Why can't I do this? I know it's impossible, but not sure why.

.... · Feb 28, 2008

Take 1Gb, that is about one billion bits(rounding it off.).

EDIT corrected calculations, thanks to ConayR's observation!

Now we split the large one billion digit base 2 number into 100 million 10 digit base 2 chunks in linear order. We take a base 1000 system, and convert each 10 digit chunk into a single base 1000(rounded off from 1024 but think of it as 1024 if you'd like) symbol. We end up with a linear sequence of 100 million 'base 1000' digits.

We take an HD picture, which is about 500KB, we send this 500KB pic, and have it transformed into a base 2 1Gb number.

Obviously it's impossible, but I'm not sure why.

Dominik D · Feb 28, 2008

And why is it supposed to be impossible other than 1000 base 2 digits can hold values larger than one 1000 base digit?

Just to make it easier to understand: 1000 base 2 digits can hold values from 0 to 2^1000 - 1. One 1000 base digit can hold values from 0 to 999. 1000-base digit can be represented on 10 bits (0..1023) 1000 base 2 digits can be represented on 1000 bits. Obviously you cannot squeeze 1000 bits into 10.

.... · Feb 28, 2008

True, the base is higher or we need smaller chunks, I'll recalculate in a moment.

Dominik D · Feb 28, 2008

Good luck. To squeeze 1000 bits in one digit you need 2^1000-base digit. 2^100 = 1267650600228229401496703205376 and it's already silly base for any number. But sure, go for 2^1000 if you want.

.... · Feb 28, 2008

EDITED OUT wrong calc.

Dominik D · Feb 28, 2008

The problem is you can put only 9 bits of binary data in base 1000 digit. But you need 10 bits to save base 1000 digit. You will end up using 11.(1)% more (file) space so you should work on your math a little bit, starting with multiplication, division and exponentiation.

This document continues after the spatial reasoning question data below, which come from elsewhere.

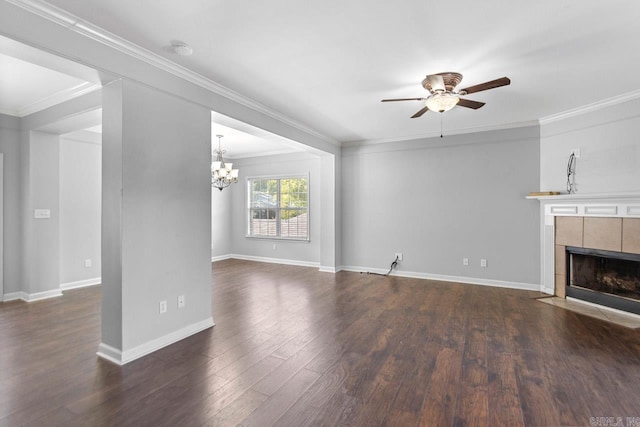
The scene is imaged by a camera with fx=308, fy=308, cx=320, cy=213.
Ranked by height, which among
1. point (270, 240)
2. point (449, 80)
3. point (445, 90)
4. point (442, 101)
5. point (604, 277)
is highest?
point (449, 80)

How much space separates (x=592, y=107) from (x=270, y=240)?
6249 mm

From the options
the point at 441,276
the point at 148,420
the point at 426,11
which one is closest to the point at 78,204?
the point at 148,420

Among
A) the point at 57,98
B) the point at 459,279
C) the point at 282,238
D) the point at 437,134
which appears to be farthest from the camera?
the point at 282,238

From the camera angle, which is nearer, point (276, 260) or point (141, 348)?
point (141, 348)

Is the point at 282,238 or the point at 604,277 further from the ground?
the point at 282,238

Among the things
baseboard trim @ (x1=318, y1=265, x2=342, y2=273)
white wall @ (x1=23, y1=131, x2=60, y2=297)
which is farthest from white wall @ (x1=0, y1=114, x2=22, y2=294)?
baseboard trim @ (x1=318, y1=265, x2=342, y2=273)

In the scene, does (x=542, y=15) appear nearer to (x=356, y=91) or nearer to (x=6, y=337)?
(x=356, y=91)

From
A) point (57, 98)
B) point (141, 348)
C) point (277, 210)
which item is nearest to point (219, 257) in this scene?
point (277, 210)

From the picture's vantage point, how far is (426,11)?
2145mm

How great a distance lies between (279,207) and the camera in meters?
7.46

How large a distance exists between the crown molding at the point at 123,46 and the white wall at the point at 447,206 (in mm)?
2958

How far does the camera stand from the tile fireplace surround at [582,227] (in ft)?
12.3

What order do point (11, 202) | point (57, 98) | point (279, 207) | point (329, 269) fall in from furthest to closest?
point (279, 207), point (329, 269), point (11, 202), point (57, 98)

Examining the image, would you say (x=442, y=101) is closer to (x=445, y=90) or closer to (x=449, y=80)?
(x=445, y=90)
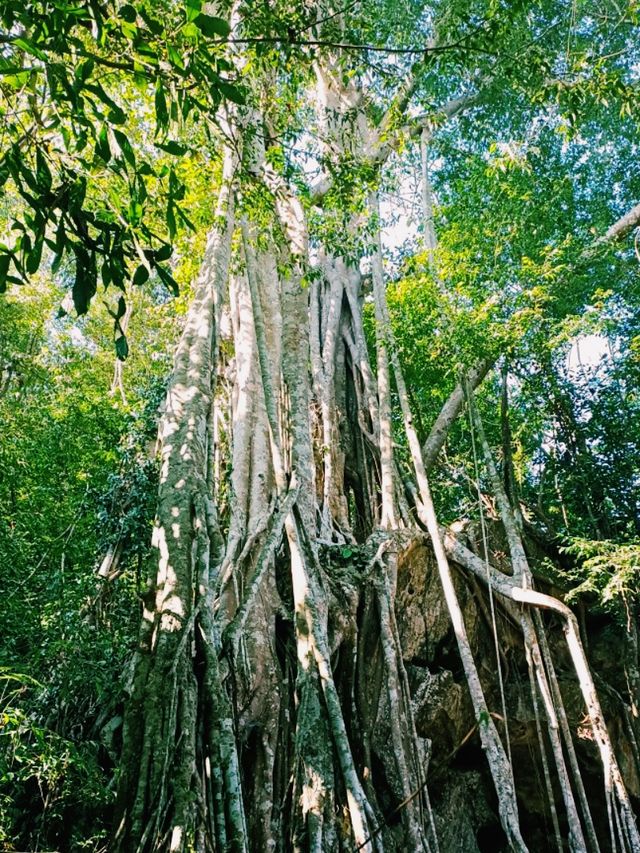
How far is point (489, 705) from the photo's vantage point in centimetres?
566

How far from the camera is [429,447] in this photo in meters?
6.73

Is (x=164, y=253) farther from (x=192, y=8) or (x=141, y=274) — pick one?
(x=192, y=8)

And I'm not sure what's the point of this topic. No, you're not going to compress the data by changing its base.

.... · Feb 28, 2008

ConayR said:
The problem is you can put only 9 bits of binary data in base 1000 digit. But you need 10 bits to save base 1000 digit. You will end up using 11.(1)% more (file) space so you should work on your math a little bit, starting with multiplication, division and exponentiation.

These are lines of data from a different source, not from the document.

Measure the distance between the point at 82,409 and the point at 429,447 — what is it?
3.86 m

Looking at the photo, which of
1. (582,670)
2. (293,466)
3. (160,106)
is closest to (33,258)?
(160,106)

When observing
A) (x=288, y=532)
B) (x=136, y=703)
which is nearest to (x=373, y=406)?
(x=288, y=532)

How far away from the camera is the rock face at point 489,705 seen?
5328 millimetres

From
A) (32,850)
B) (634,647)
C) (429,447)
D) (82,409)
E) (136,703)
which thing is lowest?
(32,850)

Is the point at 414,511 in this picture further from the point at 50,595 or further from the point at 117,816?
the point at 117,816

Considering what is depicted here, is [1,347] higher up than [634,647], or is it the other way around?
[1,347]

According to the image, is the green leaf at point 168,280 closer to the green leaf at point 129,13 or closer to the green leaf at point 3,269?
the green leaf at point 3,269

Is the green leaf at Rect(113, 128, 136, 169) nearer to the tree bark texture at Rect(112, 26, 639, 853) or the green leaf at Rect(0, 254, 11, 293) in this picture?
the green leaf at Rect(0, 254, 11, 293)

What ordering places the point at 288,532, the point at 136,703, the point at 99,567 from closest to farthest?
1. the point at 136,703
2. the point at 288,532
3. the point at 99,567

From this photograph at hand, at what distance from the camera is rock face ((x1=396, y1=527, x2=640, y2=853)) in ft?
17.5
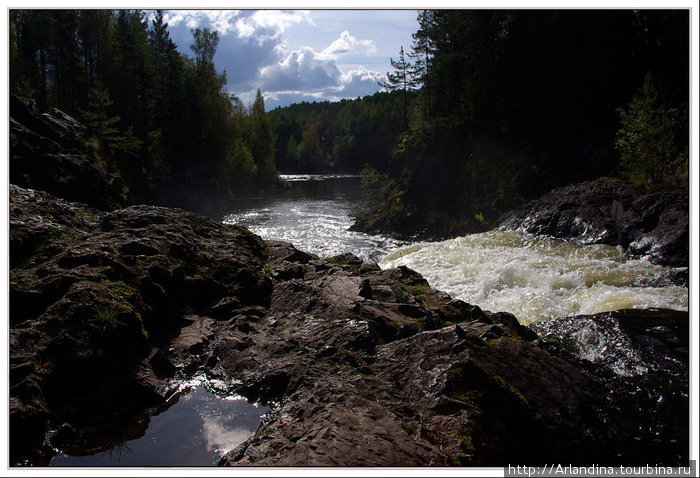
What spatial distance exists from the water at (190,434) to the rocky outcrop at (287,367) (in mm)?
188

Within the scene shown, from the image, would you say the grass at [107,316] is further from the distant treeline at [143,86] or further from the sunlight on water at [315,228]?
the distant treeline at [143,86]

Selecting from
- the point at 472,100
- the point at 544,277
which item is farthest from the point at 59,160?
→ the point at 472,100

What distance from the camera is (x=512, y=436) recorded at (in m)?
4.66

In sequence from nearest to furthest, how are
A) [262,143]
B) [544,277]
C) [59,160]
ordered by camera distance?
1. [544,277]
2. [59,160]
3. [262,143]

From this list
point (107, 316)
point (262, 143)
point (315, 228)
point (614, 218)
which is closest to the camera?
point (107, 316)

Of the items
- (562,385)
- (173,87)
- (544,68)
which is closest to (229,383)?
(562,385)

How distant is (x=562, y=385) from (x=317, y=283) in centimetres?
513

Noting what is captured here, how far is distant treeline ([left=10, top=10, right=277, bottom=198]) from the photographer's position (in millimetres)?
37969

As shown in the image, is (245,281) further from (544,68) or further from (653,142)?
(544,68)

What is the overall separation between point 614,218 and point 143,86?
156 ft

And I'm not sure what's the point of this topic. No, you're not going to compress the data by changing its base.

I think it could be done in the real world by exploiting the limits in the number of colors possible in reality itself, and using that number as the base. How high does it go?

But I'll change the opening post to reflect an alternate mean, since higher bases can't properly be transfered digitally due to number of colors being stored in binary representations, unlike reality.

The other way I've heard is for example a compressed program's binary sequence can equal say a large prime number. You'd only have to send "look at prime number X in a publically available source, or calculate it!", and with that small sentence which is insignificant in terms of bytes you'll be sending the whole program! A more than 1000:1 lossless compression ratio.

Dominik D · Feb 28, 2008

Color is a representation of light frequency. It's all in your mind. Light is a wave. There is a range of visible lightwave frequencies. Lightwave frequency is not discreet. Therefore there is infinite amount of colors (lightwave frequencies) in the nature. Does that answer your question?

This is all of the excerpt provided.